Z pokontrolnego protokołu badań Wojewódzkiego Inspektoratu Ochrony Środowiska z 2010 roku wynika, że stan tego cieku jest poniżej potencjału dobrego.
[break]
Rozporządzenie decyduje
Zbigniew Czerebiej z Wydziału Inspekcji WIOŚ w Bydgoszczy tłumaczy najpierw, dlaczego kanał jest badany tak rzadko. - Chcielibyśmy robić to częściej - mówi inspektor. - Musimy jednak działać zgodnie z rozporządzeniem (z 2011 roku) ustalającym harmonogram naszych działań. Kiedyś wodę w kanale badaliśmy co trzy lata, później co sześć lat, ale był czas, gdy pieniądze na ten cel dawało miasto i stosowne analizy wykonywane były raz do roku. Ostatnie dane fizykochemiczne mamy z 2010 roku. Nie są optymistyczne, choć niektóre wskaźniki się poprawiły.
W porównaniu z 2002 r., inspektorzy ujawnili mniej bakterii coli (ok. 6 tys. mg/l w 2010 roku, a ponad 40 tys. mg/l w 2002 roku), na co może mieć wpływ zamknięcie oczyszczalni ścieków na Osowej Górze, zawartość azotu utrzymała się na podobnym poziomie (odpowiednio ok. 4 mg na litr i ok. 4,5 mg na litr), a fosforu spadała z 4,5 mg na litr do 3,5 mg na litr.
Dlaczego ryby zdychają
- Powtarza się rokrocznie jeden problem, a mianowicie niedobór tlenu w lipcu i sierpniu, chodzi o tak zwaną przyduchę. Bardzo często dzwonią do nas w tej sprawie wędkarze, przerażeni widokiem ryb pływających brzuchami do góry. To nie wina zanieczyszczeń, a braku tlenu - mówi Zbigniew Czerebiej. - Polski Związek Wędkarski zarybia kanał, ale w związku z przyduchą ich praca nierzadko idzie na marne. Pamiętajmy, że w kanale nie ma nurtu, dopiero przepływająca barka powoduje wymianę wody, jakikolwiek ruch. Zawartość tlenu rozpuszonego w wodzie jest bardzo niska, co w połączeniu z wysoka temperaturą pogarsza niestety jakość wody. Według ostatnich badań jej ocena bakteriologiczna jest zła, ocena fizykochemiczna poniżej potencjału dobrego, stwierdzono wysoką zawartość fosforu i azotu.
Zdaniem specjalisty z WIOŚ, sytuacje poprawiłoby częstsze bagrowanie dna, nawiezienie piasku i zwiększenie poziomu wody dla polepszenia jej cyrkulacji.

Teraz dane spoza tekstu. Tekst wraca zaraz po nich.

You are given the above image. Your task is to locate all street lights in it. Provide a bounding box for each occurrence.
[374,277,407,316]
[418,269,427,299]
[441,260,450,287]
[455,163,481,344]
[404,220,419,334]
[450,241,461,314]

Bagrowaniu, czyli czyszczeniu dna (z niekiedy toksycznych osadów) poddano 5 km Kanału Bydgoskiego (od Czyżkówa do Osowej Góry) także w 2010 roku (na mocy współpracy MWiK i regionalnych zarządów gospodarki wodnej). Wykorzystano wówczas pogłębiarkę ssąca, która osady nagromadzone przez dziesięciolecia wciągała za pomocą pomp. Poprawiło to żeglowność i, w mniejszym stopniu, jakość wody.